### WHAT YOU SHOULD DO:
Reproduce the material word for word, starting at its first line and stopping after the line that contains "432L271 444H296L305 432V411L292", including both of those lines.

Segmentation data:
** Begin **
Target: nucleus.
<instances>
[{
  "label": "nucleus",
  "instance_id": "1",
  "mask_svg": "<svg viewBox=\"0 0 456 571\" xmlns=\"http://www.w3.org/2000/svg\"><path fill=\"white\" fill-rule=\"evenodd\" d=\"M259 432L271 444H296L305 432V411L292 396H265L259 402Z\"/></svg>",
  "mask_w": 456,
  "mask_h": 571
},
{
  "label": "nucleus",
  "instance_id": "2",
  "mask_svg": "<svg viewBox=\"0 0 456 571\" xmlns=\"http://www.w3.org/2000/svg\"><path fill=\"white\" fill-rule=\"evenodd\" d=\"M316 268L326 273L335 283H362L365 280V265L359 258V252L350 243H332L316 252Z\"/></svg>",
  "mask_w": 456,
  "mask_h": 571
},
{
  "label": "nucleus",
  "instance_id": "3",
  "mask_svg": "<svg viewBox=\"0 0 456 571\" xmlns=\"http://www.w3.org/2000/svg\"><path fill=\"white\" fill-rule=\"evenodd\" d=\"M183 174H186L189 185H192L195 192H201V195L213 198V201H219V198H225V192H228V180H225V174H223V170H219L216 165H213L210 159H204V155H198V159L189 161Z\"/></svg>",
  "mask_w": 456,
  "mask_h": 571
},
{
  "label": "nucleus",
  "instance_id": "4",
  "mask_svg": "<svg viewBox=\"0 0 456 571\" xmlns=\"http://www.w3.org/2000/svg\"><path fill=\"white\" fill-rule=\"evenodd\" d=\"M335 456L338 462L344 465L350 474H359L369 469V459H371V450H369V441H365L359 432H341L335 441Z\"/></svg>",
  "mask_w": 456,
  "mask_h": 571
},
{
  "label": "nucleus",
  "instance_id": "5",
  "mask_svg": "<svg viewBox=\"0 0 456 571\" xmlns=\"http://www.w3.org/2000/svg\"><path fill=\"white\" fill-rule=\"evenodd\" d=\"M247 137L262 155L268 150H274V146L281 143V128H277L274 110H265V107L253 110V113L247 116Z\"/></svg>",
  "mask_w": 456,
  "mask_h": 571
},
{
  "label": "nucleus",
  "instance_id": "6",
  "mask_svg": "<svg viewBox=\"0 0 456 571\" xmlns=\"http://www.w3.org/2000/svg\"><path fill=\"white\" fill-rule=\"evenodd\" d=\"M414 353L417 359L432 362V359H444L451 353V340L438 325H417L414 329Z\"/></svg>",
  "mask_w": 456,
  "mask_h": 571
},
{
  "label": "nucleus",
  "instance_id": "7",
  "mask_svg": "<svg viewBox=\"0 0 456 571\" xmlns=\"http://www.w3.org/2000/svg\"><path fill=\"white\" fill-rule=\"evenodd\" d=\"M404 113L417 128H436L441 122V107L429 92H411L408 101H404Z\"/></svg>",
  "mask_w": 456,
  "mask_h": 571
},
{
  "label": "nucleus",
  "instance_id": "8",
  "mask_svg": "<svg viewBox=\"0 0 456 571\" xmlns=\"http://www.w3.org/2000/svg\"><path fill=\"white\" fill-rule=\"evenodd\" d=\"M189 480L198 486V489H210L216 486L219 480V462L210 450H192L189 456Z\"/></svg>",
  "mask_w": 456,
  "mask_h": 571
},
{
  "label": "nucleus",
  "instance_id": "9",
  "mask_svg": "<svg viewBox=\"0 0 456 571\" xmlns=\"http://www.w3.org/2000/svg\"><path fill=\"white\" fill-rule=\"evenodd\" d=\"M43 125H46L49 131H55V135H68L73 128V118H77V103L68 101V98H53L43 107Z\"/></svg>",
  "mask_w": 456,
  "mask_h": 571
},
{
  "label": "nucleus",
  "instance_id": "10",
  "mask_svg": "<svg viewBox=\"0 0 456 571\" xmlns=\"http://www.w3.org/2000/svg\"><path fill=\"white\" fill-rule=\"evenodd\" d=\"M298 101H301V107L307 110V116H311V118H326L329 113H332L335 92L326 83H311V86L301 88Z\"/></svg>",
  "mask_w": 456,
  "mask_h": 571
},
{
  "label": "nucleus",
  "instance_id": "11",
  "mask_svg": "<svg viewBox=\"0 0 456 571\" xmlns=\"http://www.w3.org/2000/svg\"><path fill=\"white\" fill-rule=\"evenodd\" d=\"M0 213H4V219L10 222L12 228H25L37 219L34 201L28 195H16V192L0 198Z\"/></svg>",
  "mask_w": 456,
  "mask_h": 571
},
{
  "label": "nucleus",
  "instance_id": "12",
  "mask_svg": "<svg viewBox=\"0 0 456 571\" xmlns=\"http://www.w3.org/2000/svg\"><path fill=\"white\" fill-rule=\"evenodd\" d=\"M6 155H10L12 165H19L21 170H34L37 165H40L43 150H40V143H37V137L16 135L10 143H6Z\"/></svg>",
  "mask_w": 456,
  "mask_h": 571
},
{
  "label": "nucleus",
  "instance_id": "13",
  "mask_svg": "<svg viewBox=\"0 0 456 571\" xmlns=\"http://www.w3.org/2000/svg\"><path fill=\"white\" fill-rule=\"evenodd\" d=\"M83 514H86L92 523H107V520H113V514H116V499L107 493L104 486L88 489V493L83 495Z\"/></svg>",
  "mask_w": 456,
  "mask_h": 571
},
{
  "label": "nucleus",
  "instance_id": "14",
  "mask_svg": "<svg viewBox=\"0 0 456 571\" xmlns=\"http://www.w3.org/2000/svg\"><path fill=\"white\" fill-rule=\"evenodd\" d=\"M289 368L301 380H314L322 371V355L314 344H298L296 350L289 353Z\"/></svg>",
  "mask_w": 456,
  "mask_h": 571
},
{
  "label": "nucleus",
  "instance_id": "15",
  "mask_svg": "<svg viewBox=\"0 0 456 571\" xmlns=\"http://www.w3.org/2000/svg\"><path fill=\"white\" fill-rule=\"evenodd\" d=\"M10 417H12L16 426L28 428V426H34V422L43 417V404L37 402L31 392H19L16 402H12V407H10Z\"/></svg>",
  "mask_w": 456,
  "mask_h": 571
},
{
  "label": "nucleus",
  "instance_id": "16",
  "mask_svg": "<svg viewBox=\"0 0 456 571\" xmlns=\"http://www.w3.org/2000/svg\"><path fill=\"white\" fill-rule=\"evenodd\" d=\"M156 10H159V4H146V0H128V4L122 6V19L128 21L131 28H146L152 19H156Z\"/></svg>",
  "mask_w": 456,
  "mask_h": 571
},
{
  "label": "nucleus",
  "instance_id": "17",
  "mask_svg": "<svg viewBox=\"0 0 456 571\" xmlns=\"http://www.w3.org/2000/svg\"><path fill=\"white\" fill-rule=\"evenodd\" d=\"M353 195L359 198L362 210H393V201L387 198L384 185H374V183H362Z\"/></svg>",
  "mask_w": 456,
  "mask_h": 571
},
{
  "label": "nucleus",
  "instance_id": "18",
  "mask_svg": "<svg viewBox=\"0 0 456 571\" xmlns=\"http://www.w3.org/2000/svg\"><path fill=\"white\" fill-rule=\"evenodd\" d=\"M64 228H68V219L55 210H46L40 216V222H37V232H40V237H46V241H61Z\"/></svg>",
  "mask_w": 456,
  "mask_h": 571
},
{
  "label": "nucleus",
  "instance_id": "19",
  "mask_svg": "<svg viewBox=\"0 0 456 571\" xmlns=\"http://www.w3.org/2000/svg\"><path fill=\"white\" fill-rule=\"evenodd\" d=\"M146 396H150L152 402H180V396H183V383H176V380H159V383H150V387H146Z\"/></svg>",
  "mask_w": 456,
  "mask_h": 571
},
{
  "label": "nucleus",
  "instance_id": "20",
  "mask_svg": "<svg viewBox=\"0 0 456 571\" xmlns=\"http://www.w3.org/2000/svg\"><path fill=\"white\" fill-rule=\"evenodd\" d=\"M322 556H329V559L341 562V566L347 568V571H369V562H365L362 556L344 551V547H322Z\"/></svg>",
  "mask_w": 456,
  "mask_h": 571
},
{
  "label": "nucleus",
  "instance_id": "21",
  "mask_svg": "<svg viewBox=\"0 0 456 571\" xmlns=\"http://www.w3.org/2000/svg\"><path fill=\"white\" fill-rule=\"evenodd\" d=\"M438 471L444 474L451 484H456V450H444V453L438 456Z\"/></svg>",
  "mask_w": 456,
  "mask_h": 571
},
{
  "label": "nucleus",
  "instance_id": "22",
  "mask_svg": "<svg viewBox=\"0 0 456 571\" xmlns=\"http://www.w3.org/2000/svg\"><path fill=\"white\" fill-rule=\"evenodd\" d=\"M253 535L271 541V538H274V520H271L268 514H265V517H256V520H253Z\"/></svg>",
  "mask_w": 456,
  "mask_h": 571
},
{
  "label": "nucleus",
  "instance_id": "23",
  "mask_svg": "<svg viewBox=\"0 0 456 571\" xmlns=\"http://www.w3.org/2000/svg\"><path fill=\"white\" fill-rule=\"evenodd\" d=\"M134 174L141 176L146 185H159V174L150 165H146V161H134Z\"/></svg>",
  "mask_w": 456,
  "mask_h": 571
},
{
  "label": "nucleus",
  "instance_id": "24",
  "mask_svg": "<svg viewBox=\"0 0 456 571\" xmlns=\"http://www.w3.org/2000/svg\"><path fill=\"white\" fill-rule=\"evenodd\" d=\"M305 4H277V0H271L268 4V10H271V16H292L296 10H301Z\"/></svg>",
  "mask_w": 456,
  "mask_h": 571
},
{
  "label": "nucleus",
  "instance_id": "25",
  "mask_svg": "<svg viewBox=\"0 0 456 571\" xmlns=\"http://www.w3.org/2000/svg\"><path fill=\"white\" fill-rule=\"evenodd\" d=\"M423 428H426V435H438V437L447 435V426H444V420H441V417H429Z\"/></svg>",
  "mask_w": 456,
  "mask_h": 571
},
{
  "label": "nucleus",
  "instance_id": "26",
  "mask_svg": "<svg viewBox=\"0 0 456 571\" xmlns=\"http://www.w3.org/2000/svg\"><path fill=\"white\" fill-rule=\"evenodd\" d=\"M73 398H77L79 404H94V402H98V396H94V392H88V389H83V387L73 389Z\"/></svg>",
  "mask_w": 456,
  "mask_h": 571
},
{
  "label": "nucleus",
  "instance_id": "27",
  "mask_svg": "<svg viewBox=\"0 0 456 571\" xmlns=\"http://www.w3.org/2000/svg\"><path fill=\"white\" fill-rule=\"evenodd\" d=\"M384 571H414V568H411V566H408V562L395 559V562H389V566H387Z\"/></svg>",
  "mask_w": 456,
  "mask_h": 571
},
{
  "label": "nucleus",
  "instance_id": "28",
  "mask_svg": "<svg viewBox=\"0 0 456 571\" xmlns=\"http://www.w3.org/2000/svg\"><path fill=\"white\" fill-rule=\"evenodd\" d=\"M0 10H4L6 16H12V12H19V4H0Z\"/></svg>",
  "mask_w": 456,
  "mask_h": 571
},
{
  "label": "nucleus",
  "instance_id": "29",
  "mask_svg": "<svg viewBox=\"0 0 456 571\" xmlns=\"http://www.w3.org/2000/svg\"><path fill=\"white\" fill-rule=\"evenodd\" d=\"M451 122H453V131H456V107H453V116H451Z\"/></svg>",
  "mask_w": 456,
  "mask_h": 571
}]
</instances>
** End **
### THE SOLUTION:
Target: nucleus.
<instances>
[{
  "label": "nucleus",
  "instance_id": "1",
  "mask_svg": "<svg viewBox=\"0 0 456 571\" xmlns=\"http://www.w3.org/2000/svg\"><path fill=\"white\" fill-rule=\"evenodd\" d=\"M259 432L271 444H296L305 432V411L292 396H265L259 402Z\"/></svg>",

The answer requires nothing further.